Students will brainstorm a scenario for a short book for younger students. The setting will be outside or in a public place. The actors will be students in the class. The scenes will involve some students using or trying to purchase tobacco products (All tobacco usage will be illuded to, not done). The antagonists will be using methods of persuasion such as glamour, adventure, inclusion, peer pressure, fear, or pleasure.The protagonists will correctly counter each method of persuasion with a refusal and an explanation of what the method is and why it will not work on them. The scenes will be written in book form, with shots being laid out in a story board. The story must be written with dialogue and have a satisfactory conclusion of refusals and reasons.

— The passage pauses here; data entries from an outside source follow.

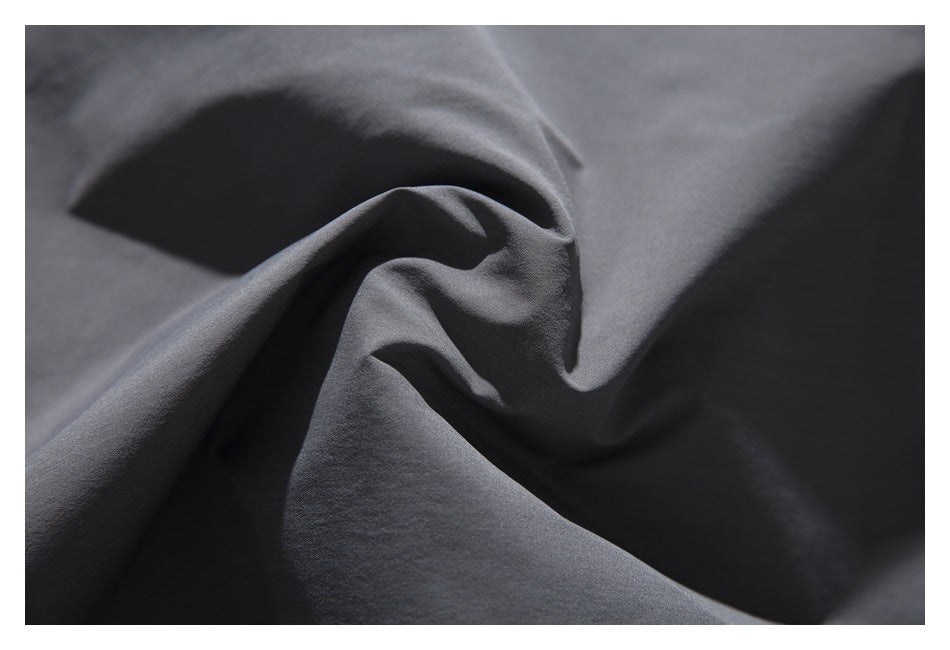 Close-up of dark charcoal fabric gathered into folds, showing its surface texture.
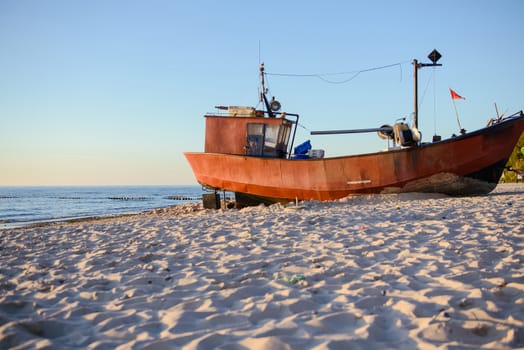 fisherman boats at sunrise time on the beach in summer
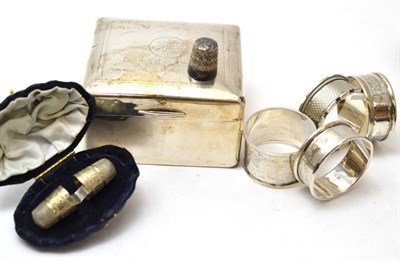 Lot 108 - A group of silver objects including a small cigarette box, four napkin rings and a pair of thimbles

The camera will be used to take photographs to illustrate the stories. Using Adobe PhotoDeluxe, the storyboard can be uploaded to the computer to allow captions to be added. The finished images can be presented on a television one image at a time. This presentation can be recorded on a VCR tape and used to view by other classes! The images can also be used in conjunction with a computer program such as: Power Point, Hyperstudio, ClarisWorks, etc. and presented in slideshow or hyperstack format.

The photographs canl be downloaded as part of the text program and will be used to illustrate the book. The idea of the book is to make students aware that their actions will be viewed as a role model for others, that they will be victims of methods of persuasion, not just from the media, but from friends, and what the correct forms of refusal are.

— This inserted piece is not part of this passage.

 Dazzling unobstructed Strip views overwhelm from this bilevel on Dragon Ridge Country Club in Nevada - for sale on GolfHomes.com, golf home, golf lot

1. Lesson on forms of persuasion: American Lung Association has good ones for free.
2. Practice on refusal skills: QUEST by Lions Club International has an excellent program.
3. Practice on how to name problems and give alternatives. "That's trouble, that's a minor in possession of ......." "You're trying to make me think that you're all tough, but you're really wanting me to give you $ for cigarettes. That's not right. If I wanted to be tough I could take Karate." "Instead of smoking, lets go play basketball."
4. Practice on storyboarding. Make up a story board for a familiar story or poem first.
5. Practice with the computer program.


Completion of books and presentations that will be evaluated by peers using a student generated rubric.
Copies of the storyboards and book text.
Group presentation of book using slideshow format.
Self/peer feedback forms
Daily journals and logs of student work.
Portfolio assessment of project.

Follow-up Activities:

A perfect follow-up to the digital book would be to make a video where the students would teach refusal skills to others. There are several other lessons on the tobacco industry and the methods they use to "hook" students into tobacco. another activity would be for small groups to each target one particular method and to produce a digital book or slide show that would teach and illustrate their method as well as give alternate activities for students to do other than start or continue to use tobacco and tobacco products.